WTF-8 is actually a real encoding, used for encoding invalid UTF-16 unpaired surrogates for UTF-8 systems: https://simonsapin.github.io/wtf-8/

bjackman 7 months ago | parent | next [-]

I believe this is what Rust OsStrings are under the hood on Windows.

extraduder_ire 7 months ago | parent [-]

Which I assume stands for "Windows-Transformation-Format-8(bits)".

mmoskal 7 months ago | parent [-]

Abstract

WTF-8 (Wobbly Transformation Format − 8-bit) is a superset of UTF-8 that encodes surrogate code points if they are not in a pair.

hedora 7 months ago | parent [-]

Can you still assume the bytes 0x00 and 0xFF are not present in the string (like in UTF-8?)

int_19h 7 months ago | parent [-]

Yes. The only difference between UTF-8 and WTF-8 is that the latter does not reject otherwise valid UTF-8 byte sequences that correspond to codepoints in range U+D800 to U+DFFF (which means that, in practice, a lot of things that say they are UTF-8 are actually WTF-8).

account42 7 months ago | parent [-]

Not really since you are unlikely to end up with unpaired surrogates outside of UTF-16 unless you explicitly implement a WTF-16 decoder - most other things are going to error out or remove/replace the garbage data when converting to another encoding.

And if you convert valid UTF-16 by interpreting them as UCS-2 and then not check for invalid code points you are going to end up with either valid UTF-8 or something that isn't even valid WTF-8 since that encoding disallows paired surrogates to be encoded individually.

WTF-16 is something that occurs naturally. WTF-8 isn't.

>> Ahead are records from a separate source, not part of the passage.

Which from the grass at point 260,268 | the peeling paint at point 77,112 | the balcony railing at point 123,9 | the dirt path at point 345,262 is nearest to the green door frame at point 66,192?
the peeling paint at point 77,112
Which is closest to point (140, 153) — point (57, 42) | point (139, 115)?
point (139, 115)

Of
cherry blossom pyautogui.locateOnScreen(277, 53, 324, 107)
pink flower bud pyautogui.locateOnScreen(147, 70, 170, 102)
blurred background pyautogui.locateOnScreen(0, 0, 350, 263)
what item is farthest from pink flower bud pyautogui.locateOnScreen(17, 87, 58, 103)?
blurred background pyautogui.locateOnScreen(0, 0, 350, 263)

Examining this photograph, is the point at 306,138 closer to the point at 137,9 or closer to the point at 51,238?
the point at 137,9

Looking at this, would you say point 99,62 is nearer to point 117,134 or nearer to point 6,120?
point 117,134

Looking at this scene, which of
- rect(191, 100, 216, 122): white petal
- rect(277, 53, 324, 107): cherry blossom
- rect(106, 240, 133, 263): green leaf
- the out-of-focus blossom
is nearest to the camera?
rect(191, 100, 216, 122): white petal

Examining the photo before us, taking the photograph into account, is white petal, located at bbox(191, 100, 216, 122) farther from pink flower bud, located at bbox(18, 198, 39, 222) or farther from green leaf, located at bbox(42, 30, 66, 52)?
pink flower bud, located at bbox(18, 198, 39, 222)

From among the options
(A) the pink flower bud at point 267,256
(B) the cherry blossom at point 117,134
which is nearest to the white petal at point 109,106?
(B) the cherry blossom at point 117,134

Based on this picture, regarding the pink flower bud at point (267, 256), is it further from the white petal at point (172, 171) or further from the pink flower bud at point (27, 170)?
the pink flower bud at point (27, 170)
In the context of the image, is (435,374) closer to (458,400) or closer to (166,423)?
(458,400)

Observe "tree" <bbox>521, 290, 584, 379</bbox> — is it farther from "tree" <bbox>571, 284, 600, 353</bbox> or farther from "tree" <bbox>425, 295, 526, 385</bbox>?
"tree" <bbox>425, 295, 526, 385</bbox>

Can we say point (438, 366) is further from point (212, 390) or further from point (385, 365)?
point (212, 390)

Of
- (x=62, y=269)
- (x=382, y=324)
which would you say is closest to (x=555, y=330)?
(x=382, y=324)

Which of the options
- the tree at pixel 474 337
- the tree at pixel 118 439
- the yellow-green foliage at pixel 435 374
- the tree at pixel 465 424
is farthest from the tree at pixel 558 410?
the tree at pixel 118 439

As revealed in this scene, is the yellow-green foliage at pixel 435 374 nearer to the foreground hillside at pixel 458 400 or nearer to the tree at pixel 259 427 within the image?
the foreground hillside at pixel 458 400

ptx 7 months ago | parent | prev [-]

Yeah, that had me confused for a bit. And you would never use "charset=wtf-8" (as in the title for this page) because the spec says:

"Any WTF-8 data must be converted to a Unicode encoding at the system’s boundary before being emitted. UTF-8 is recommended. WTF-8 must not be used to represent text in a file format or for transmission over the Internet."

account42 7 months ago | parent [-]

Some specs like to claim things that are out of their jurisdiction. A format spec has no say on where that format is used. It's best to ignore such hubris.

And in this particular case it doesn't even make sense because the entire point is to round trip WTF-16. If that requires one "system" to communicate WTF-8 with another "system" (which is really an arbitrary boundary) then so be it. And anything that expects UTF-8 will need to deal with "invalid" data in a usecase-dependent way anyway.